Records shown:
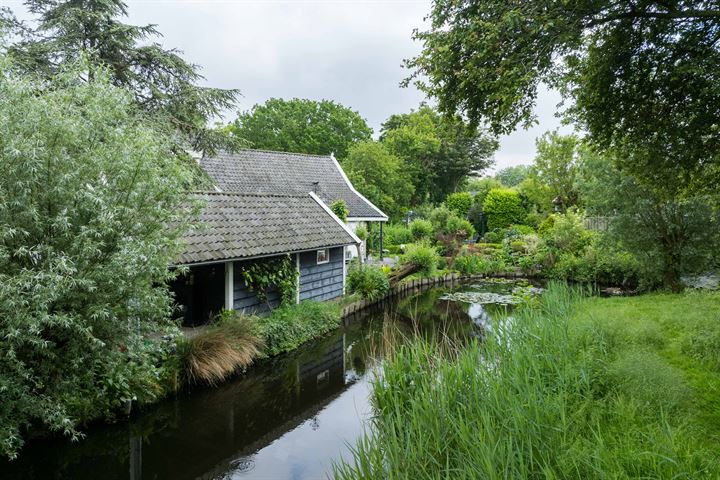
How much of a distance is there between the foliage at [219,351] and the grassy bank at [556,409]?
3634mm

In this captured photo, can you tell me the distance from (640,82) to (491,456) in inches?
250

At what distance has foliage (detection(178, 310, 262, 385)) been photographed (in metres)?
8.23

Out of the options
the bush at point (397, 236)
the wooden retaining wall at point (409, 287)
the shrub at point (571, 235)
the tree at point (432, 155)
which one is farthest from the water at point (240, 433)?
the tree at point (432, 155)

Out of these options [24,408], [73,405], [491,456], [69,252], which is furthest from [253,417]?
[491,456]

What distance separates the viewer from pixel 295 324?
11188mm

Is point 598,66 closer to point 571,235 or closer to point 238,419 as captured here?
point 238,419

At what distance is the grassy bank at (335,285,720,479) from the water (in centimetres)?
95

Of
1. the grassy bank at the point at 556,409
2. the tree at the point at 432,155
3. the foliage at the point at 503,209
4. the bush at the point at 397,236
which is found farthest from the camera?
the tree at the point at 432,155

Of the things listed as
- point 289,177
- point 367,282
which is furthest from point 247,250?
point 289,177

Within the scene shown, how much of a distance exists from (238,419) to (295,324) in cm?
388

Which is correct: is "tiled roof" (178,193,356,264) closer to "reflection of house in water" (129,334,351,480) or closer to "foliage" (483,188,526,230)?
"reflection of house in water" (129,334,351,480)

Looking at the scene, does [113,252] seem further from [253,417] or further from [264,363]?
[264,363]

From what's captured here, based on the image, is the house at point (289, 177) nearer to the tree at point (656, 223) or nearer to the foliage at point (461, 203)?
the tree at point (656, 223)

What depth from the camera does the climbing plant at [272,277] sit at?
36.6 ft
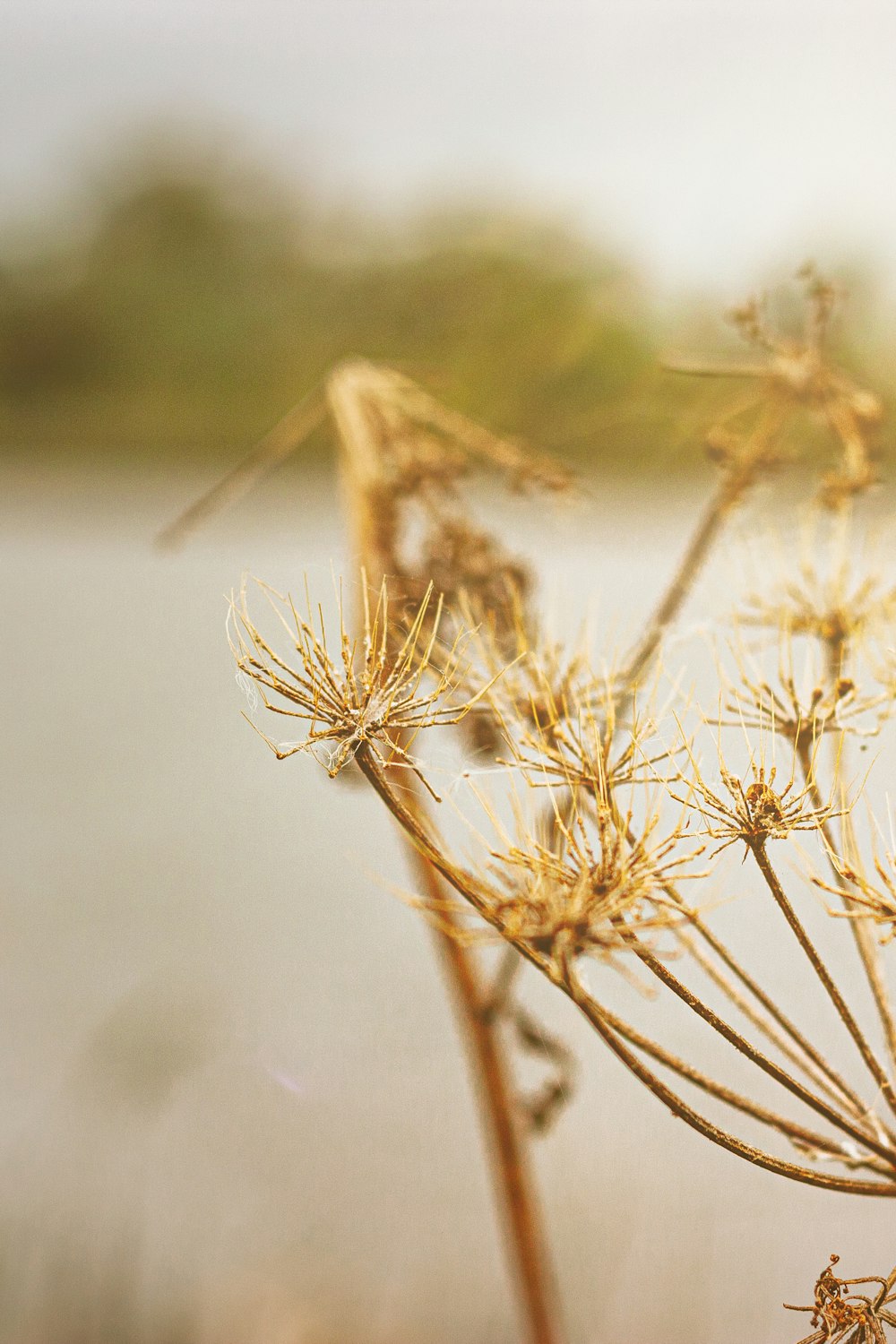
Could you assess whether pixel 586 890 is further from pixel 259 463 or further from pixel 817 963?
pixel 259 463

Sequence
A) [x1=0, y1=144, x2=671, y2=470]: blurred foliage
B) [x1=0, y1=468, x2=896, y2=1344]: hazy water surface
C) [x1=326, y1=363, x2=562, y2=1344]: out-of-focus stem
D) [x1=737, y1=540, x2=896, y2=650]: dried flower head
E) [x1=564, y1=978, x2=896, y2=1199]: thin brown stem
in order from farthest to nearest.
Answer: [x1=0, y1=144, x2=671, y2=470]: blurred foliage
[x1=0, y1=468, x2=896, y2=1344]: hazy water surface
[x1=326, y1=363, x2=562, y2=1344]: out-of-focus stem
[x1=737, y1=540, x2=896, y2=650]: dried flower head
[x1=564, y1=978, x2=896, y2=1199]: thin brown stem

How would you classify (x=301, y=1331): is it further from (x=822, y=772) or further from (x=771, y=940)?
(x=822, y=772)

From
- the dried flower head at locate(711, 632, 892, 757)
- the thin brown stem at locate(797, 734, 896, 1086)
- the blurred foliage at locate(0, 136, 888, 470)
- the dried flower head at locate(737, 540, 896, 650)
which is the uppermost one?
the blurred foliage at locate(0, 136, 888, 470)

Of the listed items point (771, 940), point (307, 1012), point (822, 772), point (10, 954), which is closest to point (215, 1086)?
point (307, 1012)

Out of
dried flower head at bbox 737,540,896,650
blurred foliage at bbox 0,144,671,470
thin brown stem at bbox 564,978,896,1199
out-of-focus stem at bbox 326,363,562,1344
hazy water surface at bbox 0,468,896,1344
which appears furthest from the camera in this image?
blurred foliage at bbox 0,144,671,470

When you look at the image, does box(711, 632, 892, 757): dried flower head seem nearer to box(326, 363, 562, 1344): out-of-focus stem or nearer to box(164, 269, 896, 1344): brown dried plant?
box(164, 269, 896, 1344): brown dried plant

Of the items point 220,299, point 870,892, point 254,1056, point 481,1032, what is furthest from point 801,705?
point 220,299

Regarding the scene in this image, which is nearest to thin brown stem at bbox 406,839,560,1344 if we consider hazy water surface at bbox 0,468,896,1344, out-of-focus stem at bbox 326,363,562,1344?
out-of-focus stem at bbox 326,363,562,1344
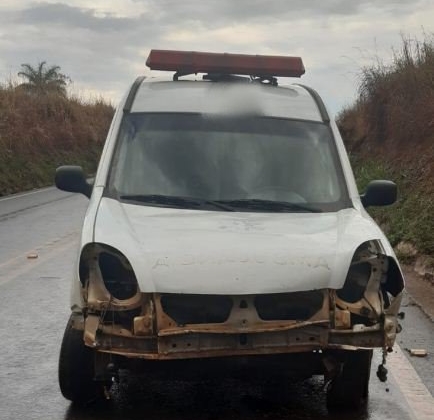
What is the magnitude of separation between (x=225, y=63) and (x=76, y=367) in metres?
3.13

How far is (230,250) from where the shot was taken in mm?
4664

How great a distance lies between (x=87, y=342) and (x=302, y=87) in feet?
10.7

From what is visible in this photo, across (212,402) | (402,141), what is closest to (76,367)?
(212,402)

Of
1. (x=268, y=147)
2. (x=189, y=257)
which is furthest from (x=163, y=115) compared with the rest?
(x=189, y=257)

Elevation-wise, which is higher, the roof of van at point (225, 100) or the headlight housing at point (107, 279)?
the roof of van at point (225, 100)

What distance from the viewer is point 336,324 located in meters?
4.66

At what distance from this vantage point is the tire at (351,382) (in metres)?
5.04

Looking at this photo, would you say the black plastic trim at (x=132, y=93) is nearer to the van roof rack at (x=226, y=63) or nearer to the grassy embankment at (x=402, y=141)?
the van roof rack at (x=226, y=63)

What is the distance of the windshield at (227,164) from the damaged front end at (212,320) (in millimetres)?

What you will do: Write the listing above out again exactly, dropping each image.

The answer:
How much of a distance is there between the foliage at [219,351] and the grassy bank at [556,409]?
3634mm

In this captured photo, can you tell me the distance from (640,82) to (491,456) in inches?
250

At what distance has foliage (detection(178, 310, 262, 385)) been photographed (in metres)?
8.23

Out of the options
the bush at point (397, 236)
the wooden retaining wall at point (409, 287)
the shrub at point (571, 235)
the tree at point (432, 155)
which one is farthest from the water at point (240, 433)?
the tree at point (432, 155)

Out of these options [24,408], [73,405], [491,456], [69,252], which is furthest from [253,417]?
[491,456]

What distance separates the viewer from pixel 295 324?
11188mm

Is point 598,66 closer to point 571,235 or closer to point 238,419 as captured here?
point 238,419

At what distance is the grassy bank at (335,285,720,479) from the water (in centimetres)?
95

Of
1. the grassy bank at the point at 556,409
2. the tree at the point at 432,155
3. the foliage at the point at 503,209
4. the bush at the point at 397,236
which is found farthest from the camera?
the tree at the point at 432,155

Of the things listed as
- point 289,177
- point 367,282
which is furthest from point 247,250?
point 289,177

Within the scene shown, how much of a distance exists from (238,419) to (295,324) in cm?
388

Which is correct: is "tiled roof" (178,193,356,264) closer to "reflection of house in water" (129,334,351,480) or closer to "foliage" (483,188,526,230)?
"reflection of house in water" (129,334,351,480)

Looking at the scene, does [113,252] seem further from [253,417] or further from [264,363]?
[264,363]

From what's captured here, based on the image, is the house at point (289, 177) nearer to the tree at point (656, 223) or nearer to the foliage at point (461, 203)?
the tree at point (656, 223)

What depth from the camera does the climbing plant at [272,277] sit at?
36.6 ft
Could you assess whether pixel 586 890 is further from pixel 259 463 or further from pixel 817 963?
pixel 259 463

Sequence
A) [x1=0, y1=144, x2=671, y2=470]: blurred foliage
B) [x1=0, y1=468, x2=896, y2=1344]: hazy water surface
C) [x1=326, y1=363, x2=562, y2=1344]: out-of-focus stem
D) [x1=737, y1=540, x2=896, y2=650]: dried flower head
E) [x1=564, y1=978, x2=896, y2=1199]: thin brown stem
in order from farthest to nearest.
Answer: [x1=0, y1=144, x2=671, y2=470]: blurred foliage
[x1=0, y1=468, x2=896, y2=1344]: hazy water surface
[x1=326, y1=363, x2=562, y2=1344]: out-of-focus stem
[x1=737, y1=540, x2=896, y2=650]: dried flower head
[x1=564, y1=978, x2=896, y2=1199]: thin brown stem

How would you classify (x=301, y=1331): is it further from (x=822, y=772) or further from (x=771, y=940)?
(x=822, y=772)

From
- the dried flower head at locate(711, 632, 892, 757)
- the thin brown stem at locate(797, 734, 896, 1086)
- the blurred foliage at locate(0, 136, 888, 470)
- the dried flower head at locate(737, 540, 896, 650)
which is the uppermost one?
the blurred foliage at locate(0, 136, 888, 470)

Of the listed items point (771, 940), point (307, 1012), point (822, 772), point (10, 954), which is closest to point (215, 1086)?
point (307, 1012)

Out of
dried flower head at bbox 737,540,896,650
blurred foliage at bbox 0,144,671,470
thin brown stem at bbox 564,978,896,1199
out-of-focus stem at bbox 326,363,562,1344
hazy water surface at bbox 0,468,896,1344
which appears furthest from the camera in this image?
blurred foliage at bbox 0,144,671,470

When you look at the image, does box(711, 632, 892, 757): dried flower head seem nearer to box(326, 363, 562, 1344): out-of-focus stem or nearer to box(164, 269, 896, 1344): brown dried plant?
box(164, 269, 896, 1344): brown dried plant

Of the items point 220,299, point 870,892, point 254,1056, point 481,1032, what is furthest from point 801,705?
point 220,299

Regarding the scene in this image, which is nearest to thin brown stem at bbox 406,839,560,1344 if we consider hazy water surface at bbox 0,468,896,1344, out-of-focus stem at bbox 326,363,562,1344?
out-of-focus stem at bbox 326,363,562,1344
What is the magnitude of separation between (x=225, y=63) and (x=76, y=367) in metres?
3.13

How far is (230,250) from where the shot was taken in mm?
4664

How great a distance lies between (x=87, y=342) and (x=302, y=87) in feet?
10.7

From what is visible in this photo, across (212,402) | (402,141), what is closest to (76,367)?
(212,402)

Of
1. (x=268, y=147)
2. (x=189, y=257)
which is furthest from (x=163, y=115) compared with the rest?
(x=189, y=257)

Elevation-wise, which is higher, the roof of van at point (225, 100) or the headlight housing at point (107, 279)?
the roof of van at point (225, 100)

What distance from the viewer is point 336,324 located in meters?
4.66

At what distance from this vantage point is the tire at (351,382) (in metres)?
5.04

Looking at this photo, would you say the black plastic trim at (x=132, y=93) is nearer to the van roof rack at (x=226, y=63) or nearer to the grassy embankment at (x=402, y=141)?
the van roof rack at (x=226, y=63)

What is the distance of the windshield at (227,164) from the damaged front end at (212,320) (in millimetres)?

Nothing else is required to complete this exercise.